▶ [EXCERPTED TEXT]
-- BEGIN --

In May, the Luskys unveiled their new brand: Revel Kitchen. The Revel Kitchen food truck – covered in vibrant shades of pink, orange, yellow and green – hit the streets. A new sign hung over the entrance to the Cherokee Street café, and bold, bright colors adorned everything from the menus to the refrigerated cases holding packaged bibimbap bowls, zucchini pad thai and fresh-squeezed juices. When the second location opens in Brentwood, Missouri, this spring, the clean, modern space will feature similar pops of color.
“Revel is a really cool word because it has two meanings: to celebrate or to really enjoy something, and that’s our end goal: We want people to celebrate because they’ve reached a goal, whether that’s eating healthier, losing weight or getting more fit, but we also want them to enjoy that process,” Lusky says.
On the heels of a major expansion, the Luskys rebranded their business while it was still relatively young. In Kansas City, The American took a similar leap this summer when it decided to redesign its logo and website. The only difference? The American, perched atop Downtown’s Crown Center, has been considered one of the city’s premier fine-dining restaurants since opening in 1974. The iconic establishment called in Biklops, a local branding agency consisting of two-man team Jeffrey Immer and Ian Tirone, to guide it through the rebranding – or, rather, branding.
“There was never a brand to speak of when it came to The American – nothing holding all of the different American touchstones together,” Tirone says. “They had this bold 1950s-style crest in their lobby, but it wasn’t anywhere else. The website was totally unconsidered. It was almost like working with a brand-new restaurant in that they were totally receptive to what we wanted to do.”

-- END --

▶ [CHALLENGES]
1. In the restaurant rebranding passage, why does Lusky call "Revel" a fitting name for the business? Answer in one to three sentences.
2. Carry on the restaurant rebranding passage from its last sentence.

▶ [COLLECTED MATERIAL]
-- BEGIN --

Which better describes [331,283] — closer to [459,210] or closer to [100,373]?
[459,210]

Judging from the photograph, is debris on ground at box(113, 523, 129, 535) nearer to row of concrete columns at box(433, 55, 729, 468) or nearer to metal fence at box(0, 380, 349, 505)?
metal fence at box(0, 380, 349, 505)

-- END --

▶ [EXPECTED OUTPUTS]
1. Lusky says "Revel" has two meanings: to celebrate and to really enjoy something. Both fit the goal. The business wants people to celebrate reaching a goal such as eating healthier, losing weight or getting more fit, and also to enjoy the process of getting there.

2.
What Biklops wanted was to use subtle design tweaks to unify The American as a brand. The food hasn’t changed, of course, but the diner’s experience – even before setting foot inside the restaurant – has. The website is easy to navigate with a fresh, modern look, featuring clean fonts and striking food photography. The American’s bold new logo plays off 1970s-style typography, nodding to its roots.
“We lucked out because they were very willing to do something new,” Immer says. “The only rule we have is the client should want to try something new. We only run into problems when restaurants feel like they already have an established look and established feel. If your current look is working, you wouldn’t have called us.”
By making the online experience a reflection of the restaurant itself, agencies such as Biklops give diners an idea of what they can expect when they visit in person. At Katie’s Pizza & Pasta Osteria in Rock Hill, Missouri, co-owner Katie Collier is also connecting with diners before they walk in the door. The restaurant has used social media since opening in 2013, but in the past year, Collier has honed in on video marketing on Facebook. Her “From Scratch” video series features short how-to tutorials on Italian dishes that diners can order at the restaurant, including ricotta-stuffed fried squash blossoms, butternut squash gnudi and the restaurant’s much-loved black squid-ink spaghetti. The videos didn’t just fill seats – they also helped Collier land a spot on Esquire Network’s Next Great Burger challenge this past summer.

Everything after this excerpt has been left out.